The two Latin inscriptions on either side the monument have been translated as:

The noblemen and gentry, ornaments of the neighbouring counties of Warwick and Leicester, at the instances of the Right Honourable Basil Earl of Denbeigh, have caused this pillar to be erected in grateful as well as perpetual remembrance of Peace at last restored by her Majesty Queen Anne, in the year of our Lord, 1712.
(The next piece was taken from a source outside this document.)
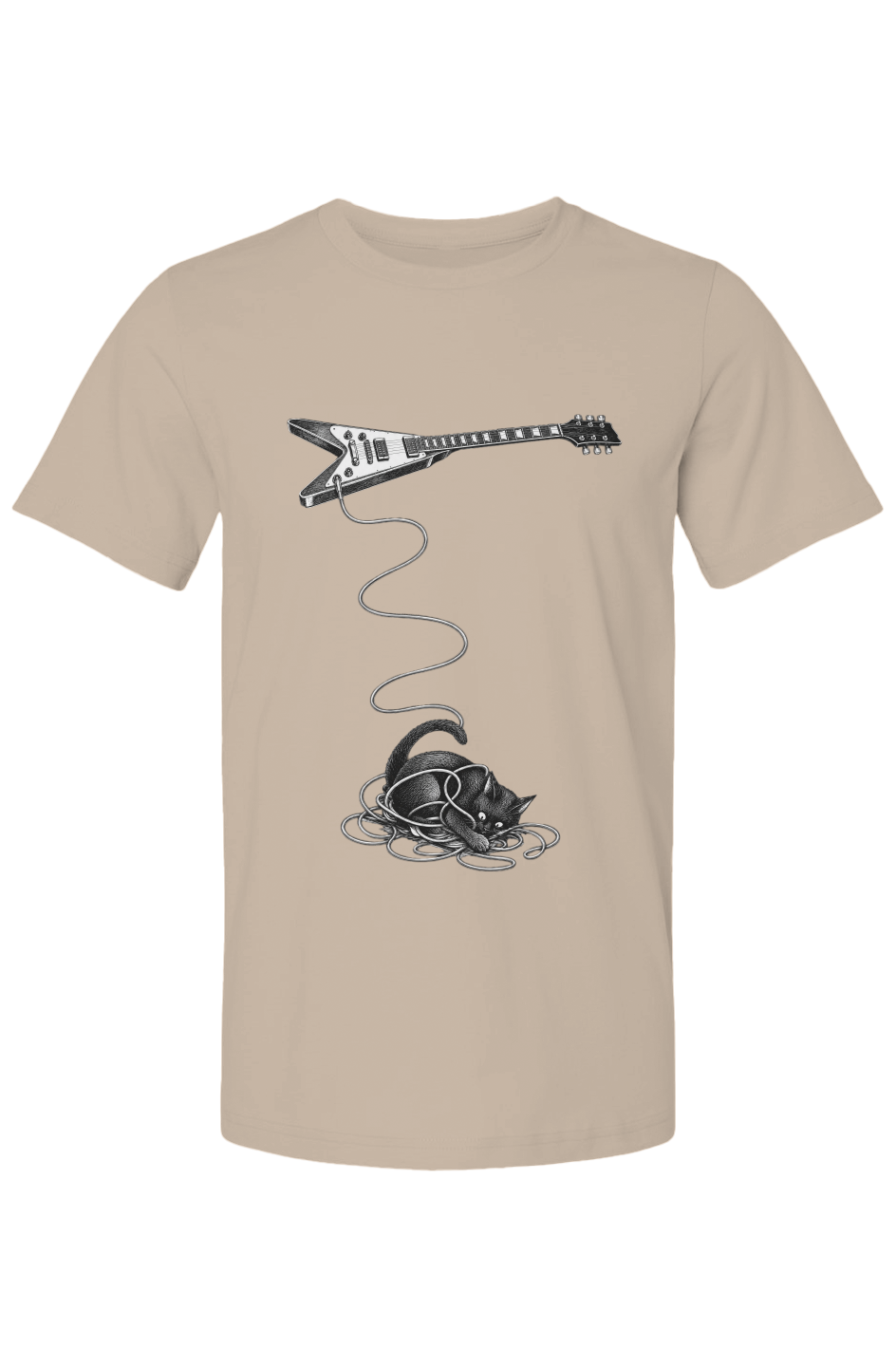 Wired unisex tee in tan – cat tangled in a guitar cable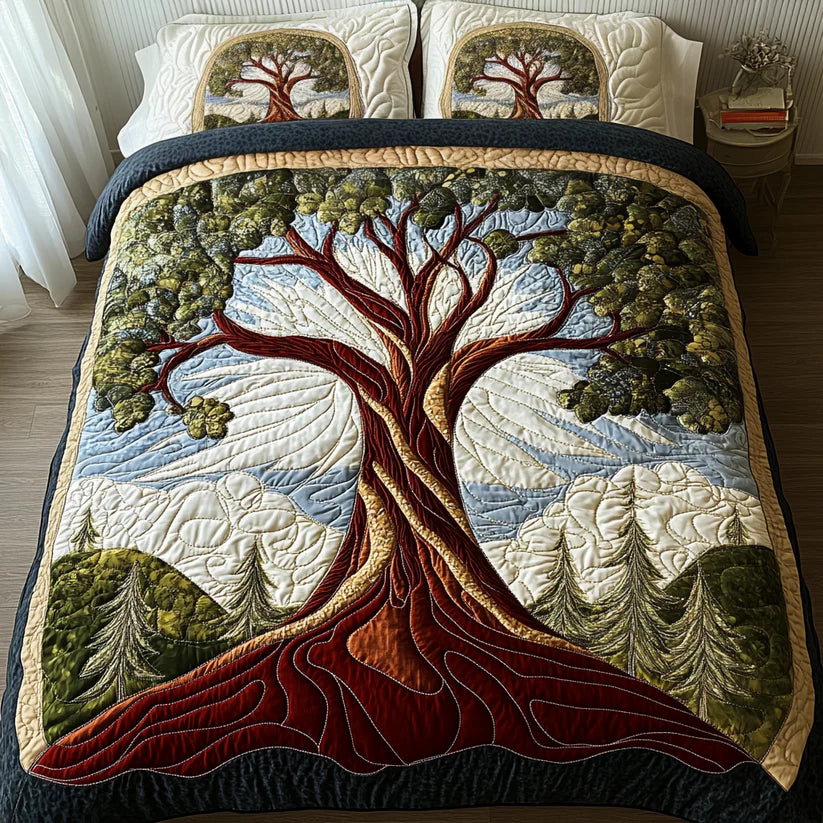 Set Copripiumino Trapuntato 3 Pezzi – Albero della Vita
If, traveller, you search for the footsteps of the ancient Romans, here you may behold them. For here their most celebrated ways, crossing one another, extend to the utmost boundaries of Britain; here the Vennones kept their quarters; and at the distance of one mile from hence, Claudius, a certain commander of a cohort, seems to have had a camp, towards the street, and towards the foss a tomb.

==Modern highways==
This section of Watling Street is now a dual carriageway section of the A5, the southern part of the Fosse Way is a B road, and the northern route of the Fosse is now a track which is a part of a long-distance path called the Leicestershire Round.

==Governance==
Four civil parish boundaries meet at High Cross: the Warwickshire parishes of Wibtoft and Copston Magna (historically part of Monks Kirby parish) and the Leicestershire parishes of Sharnford and Claybrooke Parva (historically part of the single Claybrooke parish with the closely adjacent village of Claybrooke Magna).

High Cross is depicted on the coat of arms of Blaby District Council, which is the local authority for the area. Two black diagonal lines on the shield represent Fosse Way and Watling Street.